Solar growth demands storage fix
About 400 megawatt hours of household battery storage will be installed in the network during the next 10 years.

Incentivising the uptake of home battery systems might help avoid a major capital expenditure requirement on the grid. 

Household battery storage isn’t expected to significantly smooth peak power demand in Western Australia’s southern electricity network within the next decade, according to the latest modelling by the Australian Energy Market Operator.

About 400 megawatt hours of household battery storage will be installed in the network during the next 10 years, AEMO expects, although that figure could range from as low as 200MWh to as high as 600MWh.

The number compares with around 50MWh projected to be in homes by the end of the 2020 financial year.

There are only 770 home storage systems installed in WA as of May, according to the Clean Energy Regulator.

But the effect of the extra storage will be much smaller, with the market operator anticipating all of that capacity will reduce peak demand by only 18MW.

That is because batteries are likely to be discharging early in the evening, at a time when industrial demand is falling and rooftop solar panels are still at work.

AEMO said the impact might be more significant if there was an incentive to participate in a centrally coordinated charging and discharging scheme.

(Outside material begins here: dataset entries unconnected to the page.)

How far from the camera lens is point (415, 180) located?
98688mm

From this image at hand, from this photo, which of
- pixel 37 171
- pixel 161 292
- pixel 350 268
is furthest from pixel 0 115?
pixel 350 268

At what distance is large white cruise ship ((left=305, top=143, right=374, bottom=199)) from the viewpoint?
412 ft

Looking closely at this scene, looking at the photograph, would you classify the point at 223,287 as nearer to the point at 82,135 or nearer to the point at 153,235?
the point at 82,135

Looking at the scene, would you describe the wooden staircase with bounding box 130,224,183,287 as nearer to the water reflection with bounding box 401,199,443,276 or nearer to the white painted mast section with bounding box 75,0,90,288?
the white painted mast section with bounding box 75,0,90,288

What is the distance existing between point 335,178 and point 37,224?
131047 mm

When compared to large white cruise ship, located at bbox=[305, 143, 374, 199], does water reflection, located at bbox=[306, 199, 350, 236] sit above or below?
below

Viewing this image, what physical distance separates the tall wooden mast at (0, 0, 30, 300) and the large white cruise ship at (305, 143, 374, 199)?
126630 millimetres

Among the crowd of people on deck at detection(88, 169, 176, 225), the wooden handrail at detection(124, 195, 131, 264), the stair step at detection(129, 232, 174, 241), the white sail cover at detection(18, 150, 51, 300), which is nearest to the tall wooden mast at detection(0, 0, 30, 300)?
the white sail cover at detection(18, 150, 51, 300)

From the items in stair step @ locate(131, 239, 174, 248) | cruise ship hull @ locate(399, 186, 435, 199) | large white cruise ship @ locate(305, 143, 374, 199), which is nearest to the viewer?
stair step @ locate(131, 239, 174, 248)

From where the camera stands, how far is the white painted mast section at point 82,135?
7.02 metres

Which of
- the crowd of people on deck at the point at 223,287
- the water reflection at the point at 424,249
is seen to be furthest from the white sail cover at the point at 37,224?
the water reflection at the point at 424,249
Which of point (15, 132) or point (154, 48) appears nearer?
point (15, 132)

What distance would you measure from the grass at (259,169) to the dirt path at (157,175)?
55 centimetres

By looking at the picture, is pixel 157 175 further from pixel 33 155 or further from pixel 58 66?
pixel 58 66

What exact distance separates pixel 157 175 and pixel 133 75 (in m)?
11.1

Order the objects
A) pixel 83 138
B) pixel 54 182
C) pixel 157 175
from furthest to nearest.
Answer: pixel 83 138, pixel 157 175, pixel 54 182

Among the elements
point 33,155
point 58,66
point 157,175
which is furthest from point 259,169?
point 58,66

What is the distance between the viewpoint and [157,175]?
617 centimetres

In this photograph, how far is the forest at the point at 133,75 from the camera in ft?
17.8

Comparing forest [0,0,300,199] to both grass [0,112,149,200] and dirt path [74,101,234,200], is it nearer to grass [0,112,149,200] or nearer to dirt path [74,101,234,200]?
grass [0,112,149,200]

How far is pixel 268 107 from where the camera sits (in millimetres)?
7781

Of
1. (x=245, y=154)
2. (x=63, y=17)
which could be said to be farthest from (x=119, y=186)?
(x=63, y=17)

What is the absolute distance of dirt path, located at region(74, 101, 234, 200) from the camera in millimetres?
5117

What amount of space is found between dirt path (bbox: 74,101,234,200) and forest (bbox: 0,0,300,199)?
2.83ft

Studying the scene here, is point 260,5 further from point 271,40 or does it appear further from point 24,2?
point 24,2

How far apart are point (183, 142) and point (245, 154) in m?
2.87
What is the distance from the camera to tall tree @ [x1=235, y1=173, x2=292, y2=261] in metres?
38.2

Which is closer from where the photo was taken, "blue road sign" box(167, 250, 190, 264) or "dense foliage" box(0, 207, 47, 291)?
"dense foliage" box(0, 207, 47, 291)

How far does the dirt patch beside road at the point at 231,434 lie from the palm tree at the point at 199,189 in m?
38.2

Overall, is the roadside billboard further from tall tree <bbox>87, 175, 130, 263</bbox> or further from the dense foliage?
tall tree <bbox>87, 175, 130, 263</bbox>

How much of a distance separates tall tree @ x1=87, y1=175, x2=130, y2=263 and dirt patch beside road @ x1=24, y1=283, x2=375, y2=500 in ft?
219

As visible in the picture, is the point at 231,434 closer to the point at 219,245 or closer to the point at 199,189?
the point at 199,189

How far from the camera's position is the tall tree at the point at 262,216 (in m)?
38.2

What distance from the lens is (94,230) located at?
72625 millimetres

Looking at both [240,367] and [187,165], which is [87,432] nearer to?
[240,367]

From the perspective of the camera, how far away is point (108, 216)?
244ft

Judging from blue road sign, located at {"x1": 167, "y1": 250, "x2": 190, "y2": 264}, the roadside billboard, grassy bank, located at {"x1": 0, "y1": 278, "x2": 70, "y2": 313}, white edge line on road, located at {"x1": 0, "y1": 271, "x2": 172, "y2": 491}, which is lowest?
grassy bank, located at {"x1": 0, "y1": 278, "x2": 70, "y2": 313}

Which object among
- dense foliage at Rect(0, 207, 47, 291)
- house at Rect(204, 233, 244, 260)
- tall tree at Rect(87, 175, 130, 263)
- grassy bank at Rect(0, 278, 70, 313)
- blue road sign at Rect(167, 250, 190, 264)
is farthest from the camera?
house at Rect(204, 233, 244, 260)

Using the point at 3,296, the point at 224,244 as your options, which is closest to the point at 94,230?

Such an incentive will be one consideration for the state government’s distributed energy roadmap planning process, which is due to report by the end of this year.

The widespread use of household rooftop solar has created other issues for the system, with 280,000 units in WA as of December 2018, according to the Clean Energy Council.

That use of solar reduces demand for other generation mechanisms, creating potential stresses on the grid.

Within five years, demand may fall so low at times that AEMO is unable to control voltage, the operator warned in March.

Clean NRG managing director Craig Donohue told Business News there already were big fluctuations in voltage on the network during the day.

The grid is intended to operate at around 240 volts, but that level increases to as much as 258 volts when rooftop solar is in high production and feeding power onto the network.

“The more solar that goes on the grid, the higher the voltage is during the day,” Mr Donohue said.

“The transformers are being tapped out … they were never designed to receive power (from rooftops), they aren’t handling that load.

“Western Power will need to upgrade their grid and put transformers in, thousands of them, or put batteries in.

“It’ll be cheaper to give a battery subsidy than it will be to spend money fixing the grid.”

The state government might use direct subsidiaries as an incentive.

Another option would include creating a new market for system reliability and voltage control services in WA’s Wholesale Electricity Market, so thermal producers or storage operators would be rewarded for helping manage voltage.

In the National Energy Guarantee framework previously considered by the federal government, retailers were mandated to ensure any power purchase contracts would be backed up by dispatchable generation

That effectively means there would be a price signal for any externality from the intermittency of renewables.